Рожков накрыл полотенцем сковородку, стаканы от мух и, сильно прихрамывая, заковылял к скамейке, что стояла в тени задней стены дома. Был председатель задумчив и даже строг худым жестким лицом. Он закурил цигарку, сыпал под ноги горящую крупку плохо рубленного самосада.
— Вот, таким-то фертом, Тиша, и жировал я до войны. И что ты думаешь? А радовался, что сыто живу, что катаюсь как сыр в масле. Фронт меня перебуторил! Сказать ли… Замечаю, многим война перевертыш, вроде как экзамен устроила. И многих, знаю, очистила, как зерно от половы…
Романов помнил о заботе, с которой приехал, однако не заикался о ней. Такой уж старый домовый порядок: молчи гость, пока не выговорился хозяин.
— В таких я, Тихон, бывал пеклах, что не приведи бог. Да, нагляделся на смерть, на муки других… А какие люди, бывало, падали! Я им и в подметки не гожусь… Ну, по-первости-то, я на фронте так себе. Постреливал — это само собой. А вот для себя, сказать, жил без главного соображенья. Кончается месяц, второй, пора бы мне уж и попривыкнуть, закаменеть, что ли, ан нет! К фашистам зло накипает, а к своим жалости все больше. Через это, видно, и задумываться обо всем стал, в мыслях-то и до себя дошел. Все прошлое перетрясал да наизнанку выворачивал… И вот таким подлым я себе за бывшие беспутные года мои показался, что взял меня самый последний стыд.

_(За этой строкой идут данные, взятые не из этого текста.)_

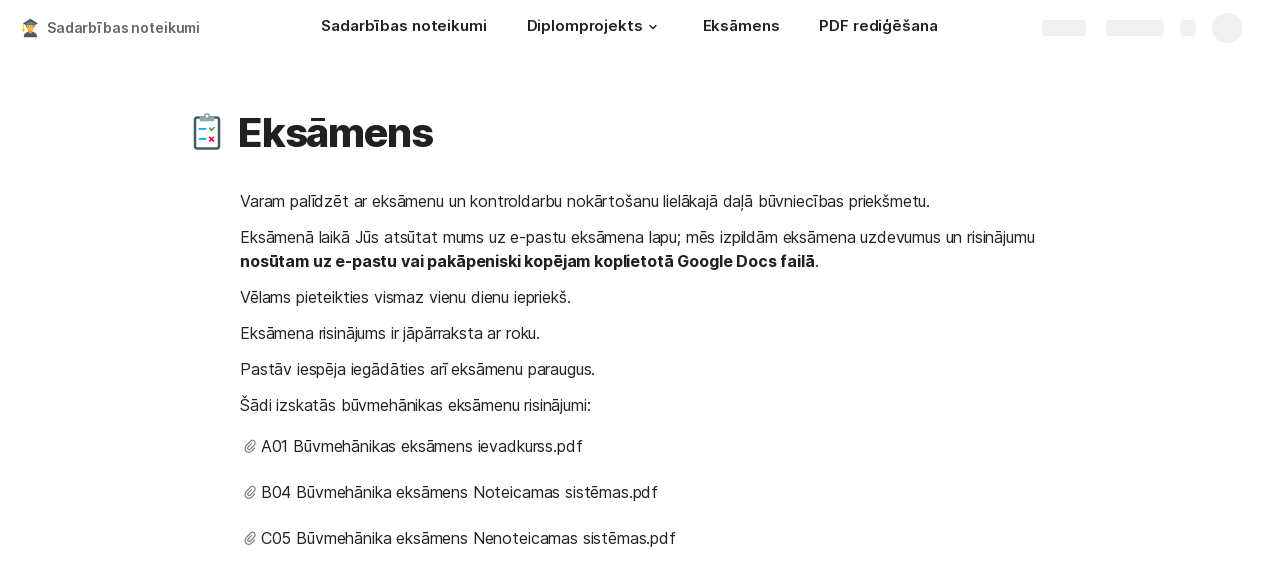

--- FILE ---
content_type: image/svg+xml
request_url: https://cdn.coda.io/icons/svg/color/test-partial-passed.svg
body_size: 726
content:
<svg xmlns="http://www.w3.org/2000/svg" width="48" height="48"><path d="M36 4H26a1.999 1.999 0 1 1-4 0H12C9.79 4 8 5.79 8 8v32c0 2.21 1.79 4 4 4h24c2.21 0 4-1.79 4-4V8c0-2.21-1.79-4-4-4" fill="#455a64"/><path d="M36 41H12c-.55 0-1-.45-1-1V8c0-.55.45-1 1-1h24c.55 0 1 .45 1 1v32c0 .55-.45 1-1 1" fill="#fff"/><path d="M26 4a1.999 1.999 0 1 1-4 0h-7v4c0 1.105.895 2 2 2h14c1.105 0 2-.895 2-2V4zm0 0" fill="#90a4ae"/><path d="M24 0c-2.207 0-4 1.793-4 4s1.793 4 4 4 4-1.793 4-4-1.793-4-4-4m0 6a1.999 1.999 0 1 1 0-4 1.999 1.999 0 1 1 0 4" fill="#90a4ae"/><path d="M14 18h9v2h-9zm0 0M14 30h9v2h-9zm0 0" fill="#03a9f4"/><path d="M26 29.406L27.406 28 33 33.594 31.594 35zm0 0" fill="#f50057"/><path d="M26 33.594L31.594 28 33 29.406 27.406 35zm0 0" fill="#f50057"/><path d="M30.91 20.59L29.5 22 26 18.5l1.41-1.41zm0 0" fill="#43a047"/><path d="M33.973 17.527L29.5 22l-1.41-1.41 4.473-4.473zm0 0" fill="#43a047"/></svg>

--- FILE ---
content_type: image/svg+xml
request_url: https://cdn.coda.io/icons/svg/color/student-male.svg
body_size: 770
content:
<svg xmlns="http://www.w3.org/2000/svg" width="48" height="48"><path d="M9 25.684V13H7v12.684A2.99 2.99 0 0 0 5 28.5c0 1.656 3 6 3 6s3-4.344 3-6a2.99 2.99 0 0 0-2-2.816zm0 0" fill="#ffc107"/><path d="M25 37c-5 0-5-4-5-4v-6h10v6s0 4-5 4zm0 0" fill="#ff9800"/><path d="M7 13L25 2l18 11-18 10zm23 20s-1 4-5 4-5-4-5-4S9 34.984 9 46h32c0-10.977-11-13-11-13" fill="#455a64"/><path d="M36 21a1.999 1.999 0 1 1-4 0 1.999 1.999 0 1 1 4 0m-18 0a1.999 1.999 0 1 0-4 0 1.999 1.999 0 1 0 4 0" fill="#ffa726"/><path d="M34 15c0-6-18-4.973-18 0v7c0 4.973 4.027 9 9 9s9-4.027 9-9zm0 0" fill="#ffb74d"/><path d="M28 21c0-.55.45-1 1-1s1 .45 1 1-.45 1-1 1-1-.45-1-1m-8 0c0 .55.45 1 1 1s1-.45 1-1-.45-1-1-1-1 .45-1 1" fill="#784719"/><path d="M15 17v2.285L17 21v-5h-1.96c-.024.328-.04.66-.04 1zm0 0M33 16v5l2-1.742V17c0-.336-.012-.668-.027-1zm0 0" fill="#424242"/><path d="M35 18s-5-1-10-1-10 1-10 1c0-4 1-6 1-6s2.375-2 9.25-2S34 12 34 12s1 2 1 6zm0 0" fill="#62808c"/></svg>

— Только возьмись копаться, только начни… — охотно согласился Романов.
Рожков потеребил волосы, кивнул:
— Вот к этому, братец, и сказываю… Такое у меня мучительство открылось, погибели искал, веришь? Ага, отчаялся и на рожон лез, под пули! Да что! Она, пуля, шельма, доброго человека метит… Валятся мужики, ребяты, а Рожкову хоть бы хны, будто и вправду заговоренный от смерти. Наконец садануло в ногу. Зараженье было пошло. Врач решает резать, а я артачусь! Мать-перемать… Ну, был и не был, и Митькой звали! Туды мне и дорога! Оклемался, однако, лежу в госпитале долго, делать нечего и рассуждаю как путевый: раз такие лады — это сама судьба пытает Рожкова. На выправку, значит, оставила… Вот теперь и выправляюсь… И перед мертвыми, и перед живыми. Приехал эт-то домой, поморщились бабенки — знали меня по-довоенному, какая я цаца, а руки подняли на собрании — некому воз-то артельный везти…
— Теперь-то не каются ваши… — готовно подхватил Романов.
— Навроде что так. Пить дуром — это завязал накрепко, воровать не ворую и другим не даю. Сам во все дыры лезу, чтоб другим заботно жилось…
— Твой колхоз, пожалуй, многих других справней, — опять с умыслом перебил председателя Тихон.
Рожков потянул в улыбке крепкие губы на темном от загара лице.